Are You Stunting Your Child’s Mental Growth by Exposing Them to General Anaesthesia

Are You Stunting Your Child's Mental Growth by Exposing them to General Anaesthesia

The results of a recent study published in the medical journal Anaesthesiology (2017), has caused some controversy over the possible harmful long-term side effects of general anaesthesia when administered to children under the age of 3.
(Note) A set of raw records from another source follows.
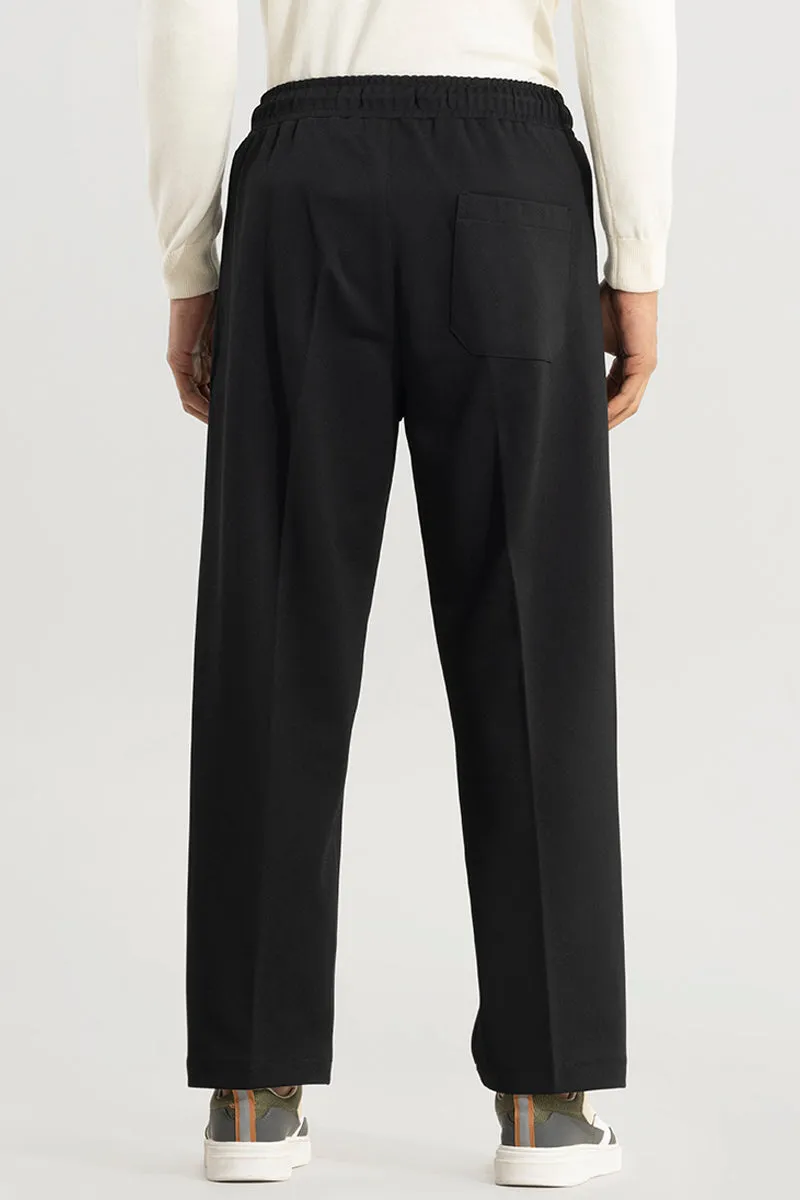 Slopie Black Korean Pant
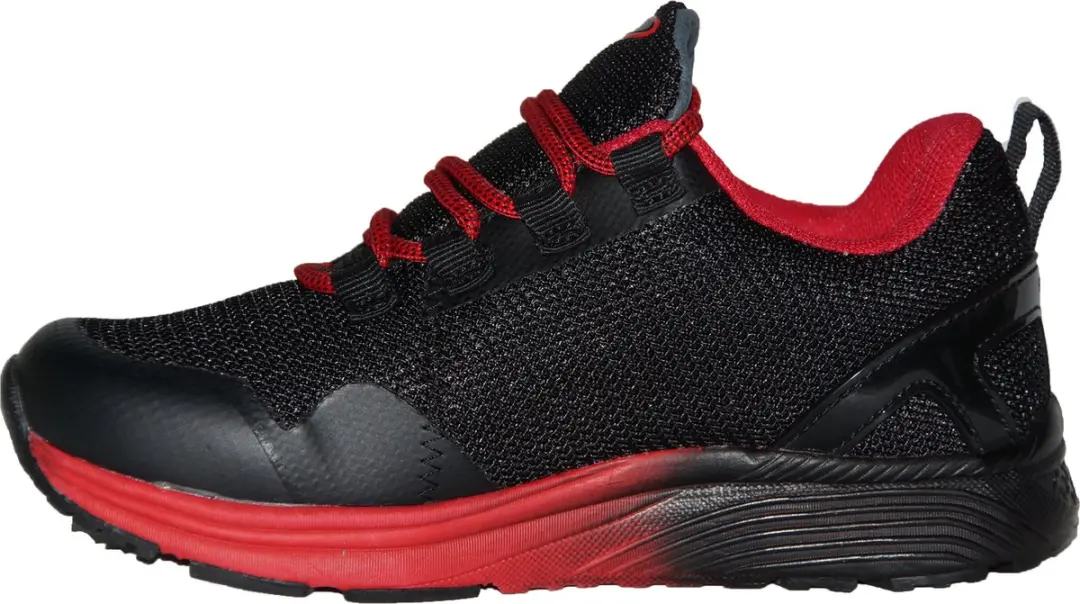 Piedro 1517006910 Sneakers - Zwart/Rood - Maat 30 - afbeelding 3 van 5
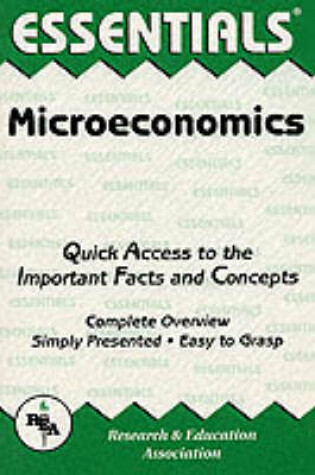 Cover of Microeconomics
General anaesthetic is used in common child-related surgeries, including adenoidectomy, tonsillectomy, hernia repair and circumcision. The dangers of general anaesthetic are extremely low due to the advancement of techniques and the dangers are more likely linked to the type of surgery performed. For healthy and well-prepared patients, as well as for planned surgeries, the danger drops to almost nothing. The number of patients that have complications is 1 in 100 000 and this is statistically due to an underlying medical condition.

What is the danger that this recent study posed? The researchers at Columbia University College of Physicians and Surgeons observed that exposure to general anaesthetic was associated with an increased risk of mental disorders including; developmental delays, attention deficit hyperactivity disorder or even anxiety. This is in line with the Food & Drug Administration of the United States of America (FDA), who issued a drug safety communication in December of 2016. The message contained a warning about the potential negative effects of anaesthesia and sedatives on the neurodevelopment of children under the age of 3.

Senior Author Professor of epidemiology, Guohua Li (MD, PhD) had this to say about the topic “The question of whether commonly used anaesthetics have any measurable adverse effect on neurodevelopment in children has been a hot topic in anaesthesia and surgery for over a decade.”

The FDA responded to concerns in April 2017 stating that “surgeries or procedures in children younger than 3 years should not be delayed or avoided when medically necessary.”

This can leave parents baffled about what the correct course is to take. As always, consultation between the surgeon and the anaesthetist should remain the priority when making a decision to send your child for surgery. Delaying surgery should only be an option for procedures that are not medically necessary.

For now, the conclusions raised by the study need more testing before they can be given due consideration.